Implications for Decision-Making

Understanding regression-to-the-mean is crucial not only for evaluating trial results but also for strategic decisions based on these results. Misinterpretation of isolated outcomes can result in significant downstream effects, including poor go/no-go decisions, poorly designed trials, financial loss, and opportunity costs. Mis-estimating a treatment's efficacy based on isolated results leads to inflated projections and misguided investments.

As an example, in oncology, basket trials often show considerable variability in outcomes across patient subgroups. Recognizing regression-to-the-mean provides critical context in assessing which results hold promise and what are the best estimates in the subgroups. There are many other ways this effect is manifested in drug development – the results across 10 different endpoints – how should one estimate the effect in the best or worst results across those endpoints? What if 5 different doses are used in a phase 2 trial – should one estimate the effect of one dose when ignoring the result across the other doses? When a sponsor runs 20 phase 2 trials – should they estimate the effect on the best of those trials without putting it in context of all 20 trials?

Real-World Applications and Industry Perception

The pharmaceutical industry's success relies heavily on understanding regression-to-the-mean. When preparing for regulatory submissions or deciding on continuing, modifying, or halting development, companies must factor in this statistical reasoning. It’s not natural for scientists to incorporate the results from group A to better estimate group B, but it’s critical to good decision making.

The sports analogy serves well in communicating the subtleties of these statistical phenomenon. Ideas that seem common sense in sports, seem initially awkward to drug developers. Presenting complex clinical data through familiar paradigms aids in broader comprehension among executives, stakeholders, and regulators.

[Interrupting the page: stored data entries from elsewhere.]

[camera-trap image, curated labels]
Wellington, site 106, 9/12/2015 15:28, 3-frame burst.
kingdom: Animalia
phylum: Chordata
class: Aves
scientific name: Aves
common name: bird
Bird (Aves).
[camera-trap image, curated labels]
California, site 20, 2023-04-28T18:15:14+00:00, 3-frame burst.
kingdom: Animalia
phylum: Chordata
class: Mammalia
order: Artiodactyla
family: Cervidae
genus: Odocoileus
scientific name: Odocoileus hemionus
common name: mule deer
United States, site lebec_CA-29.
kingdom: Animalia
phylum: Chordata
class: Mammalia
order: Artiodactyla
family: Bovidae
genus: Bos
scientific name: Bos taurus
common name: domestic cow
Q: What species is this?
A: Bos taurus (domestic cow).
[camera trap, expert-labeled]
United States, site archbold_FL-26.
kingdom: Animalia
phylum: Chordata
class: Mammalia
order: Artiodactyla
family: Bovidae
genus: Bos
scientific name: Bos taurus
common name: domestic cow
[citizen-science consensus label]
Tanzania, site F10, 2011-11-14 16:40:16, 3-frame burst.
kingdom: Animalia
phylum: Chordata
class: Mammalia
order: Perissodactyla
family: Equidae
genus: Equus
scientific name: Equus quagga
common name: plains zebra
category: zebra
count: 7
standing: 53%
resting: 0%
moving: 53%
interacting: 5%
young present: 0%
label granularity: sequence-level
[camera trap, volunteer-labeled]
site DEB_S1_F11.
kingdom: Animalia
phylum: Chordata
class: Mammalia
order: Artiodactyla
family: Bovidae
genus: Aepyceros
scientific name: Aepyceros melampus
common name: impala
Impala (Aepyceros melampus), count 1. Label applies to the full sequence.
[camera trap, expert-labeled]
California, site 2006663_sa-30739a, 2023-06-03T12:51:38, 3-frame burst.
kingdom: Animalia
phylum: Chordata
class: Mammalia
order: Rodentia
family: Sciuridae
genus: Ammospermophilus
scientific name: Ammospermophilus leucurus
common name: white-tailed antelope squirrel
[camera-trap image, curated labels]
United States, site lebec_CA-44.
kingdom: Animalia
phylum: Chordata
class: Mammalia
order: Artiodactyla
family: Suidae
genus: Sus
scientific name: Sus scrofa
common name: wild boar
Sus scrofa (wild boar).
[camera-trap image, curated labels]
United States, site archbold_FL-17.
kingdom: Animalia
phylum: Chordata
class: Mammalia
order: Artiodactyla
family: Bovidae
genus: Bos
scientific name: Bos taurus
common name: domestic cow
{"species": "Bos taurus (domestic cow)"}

Focus on Genuine Advancements

Ultimately, regression-to-the-mean underscores the importance of statistical reasoning in interpreting data. For drug developers, leveraging these insights can refine clinical trial designs and improve decision-making. By learning from parallels in sports, they can better navigate the complexities of interpreting clinical trial results. The regression-to-the-mean phenomenon may the single most important statistical concept for drug developers.